| THE TASK |
Copy the records word for word, beginning at the line that contains "Examining this photo, which" and continuing through the last line of the records. Leave the pictures out of your copy.

| SOURCE RECORDS |
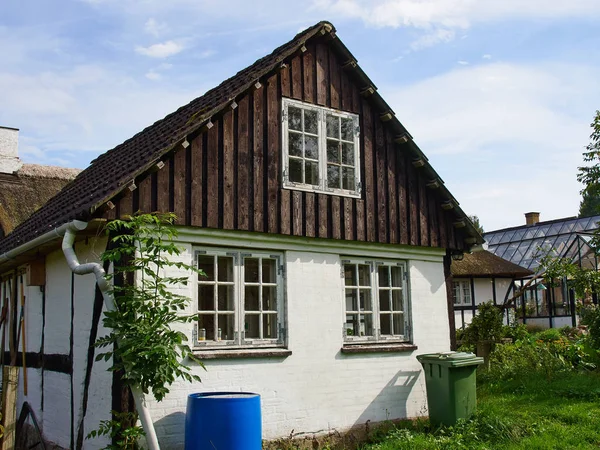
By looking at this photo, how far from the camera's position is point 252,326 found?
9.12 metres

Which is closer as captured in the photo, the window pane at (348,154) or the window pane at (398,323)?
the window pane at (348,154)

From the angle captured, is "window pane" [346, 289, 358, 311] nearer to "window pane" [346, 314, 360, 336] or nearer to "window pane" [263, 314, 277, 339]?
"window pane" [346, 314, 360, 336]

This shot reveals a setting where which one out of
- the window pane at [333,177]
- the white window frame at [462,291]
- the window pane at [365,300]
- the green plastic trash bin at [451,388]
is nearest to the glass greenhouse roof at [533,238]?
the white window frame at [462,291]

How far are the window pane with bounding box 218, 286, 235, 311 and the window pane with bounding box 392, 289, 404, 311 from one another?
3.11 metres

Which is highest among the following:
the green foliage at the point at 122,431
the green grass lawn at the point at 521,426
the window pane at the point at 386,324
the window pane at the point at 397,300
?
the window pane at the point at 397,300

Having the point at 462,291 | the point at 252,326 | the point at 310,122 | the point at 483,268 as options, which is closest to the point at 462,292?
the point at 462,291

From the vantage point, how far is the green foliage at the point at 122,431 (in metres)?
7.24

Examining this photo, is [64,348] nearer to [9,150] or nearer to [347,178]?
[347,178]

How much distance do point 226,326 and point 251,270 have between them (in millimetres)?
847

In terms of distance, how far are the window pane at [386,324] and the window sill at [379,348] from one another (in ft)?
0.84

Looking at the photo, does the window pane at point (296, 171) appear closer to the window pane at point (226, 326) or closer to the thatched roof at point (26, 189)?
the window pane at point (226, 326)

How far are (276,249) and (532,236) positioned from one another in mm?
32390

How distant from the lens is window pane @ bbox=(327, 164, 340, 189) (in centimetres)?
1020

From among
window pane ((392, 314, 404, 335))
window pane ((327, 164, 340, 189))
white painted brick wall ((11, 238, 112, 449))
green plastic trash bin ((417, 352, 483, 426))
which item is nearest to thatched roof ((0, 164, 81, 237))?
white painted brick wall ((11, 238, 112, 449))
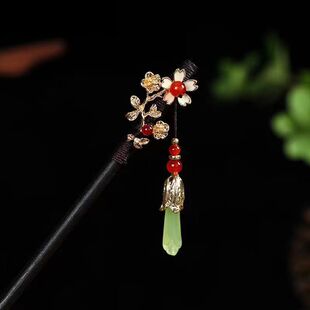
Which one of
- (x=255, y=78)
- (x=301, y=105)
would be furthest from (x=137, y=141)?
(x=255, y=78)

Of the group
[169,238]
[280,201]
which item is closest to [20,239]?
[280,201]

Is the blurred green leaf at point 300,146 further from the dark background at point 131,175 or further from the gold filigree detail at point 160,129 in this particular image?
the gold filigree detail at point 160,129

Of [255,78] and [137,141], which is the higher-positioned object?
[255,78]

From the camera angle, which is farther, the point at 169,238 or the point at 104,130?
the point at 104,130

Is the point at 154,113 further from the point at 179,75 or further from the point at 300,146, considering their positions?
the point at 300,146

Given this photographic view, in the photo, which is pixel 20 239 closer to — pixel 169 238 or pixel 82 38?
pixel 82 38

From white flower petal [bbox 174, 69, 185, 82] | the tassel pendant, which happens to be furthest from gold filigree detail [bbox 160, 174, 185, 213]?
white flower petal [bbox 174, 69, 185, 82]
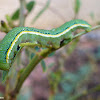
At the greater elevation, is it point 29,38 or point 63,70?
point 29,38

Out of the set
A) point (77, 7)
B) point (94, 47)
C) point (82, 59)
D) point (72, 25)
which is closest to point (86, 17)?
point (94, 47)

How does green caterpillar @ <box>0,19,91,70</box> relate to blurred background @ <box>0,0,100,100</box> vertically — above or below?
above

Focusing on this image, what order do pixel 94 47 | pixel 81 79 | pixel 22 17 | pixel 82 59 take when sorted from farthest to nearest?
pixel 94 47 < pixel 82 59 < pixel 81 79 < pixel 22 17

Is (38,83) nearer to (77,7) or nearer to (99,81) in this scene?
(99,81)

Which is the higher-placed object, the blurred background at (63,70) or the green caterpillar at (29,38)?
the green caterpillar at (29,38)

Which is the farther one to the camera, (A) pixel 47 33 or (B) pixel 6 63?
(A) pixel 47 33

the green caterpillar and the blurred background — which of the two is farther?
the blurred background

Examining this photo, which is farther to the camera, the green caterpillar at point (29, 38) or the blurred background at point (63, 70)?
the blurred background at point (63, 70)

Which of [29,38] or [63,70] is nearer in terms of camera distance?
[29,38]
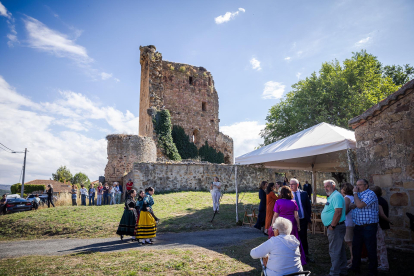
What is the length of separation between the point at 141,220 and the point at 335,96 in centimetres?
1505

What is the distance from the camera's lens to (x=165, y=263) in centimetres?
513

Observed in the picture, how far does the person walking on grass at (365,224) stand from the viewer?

| ANSWER TO THE EXERCISE |
Examining this photo, which is farther to the camera, the green caterpillar at point (29, 38) or the blurred background at point (63, 70)?
the blurred background at point (63, 70)

Which of [29,38] or [63,70] is nearer in terms of camera distance?
[29,38]
What is the length of separation between the point at 141,220 and the point at 335,96 in centimetres?
1505

What is the distance from the camera's lens to (x=165, y=263) in centimetres?
513

Observed in the picture, how far does the person walking on grass at (365,224) stand from the viewer?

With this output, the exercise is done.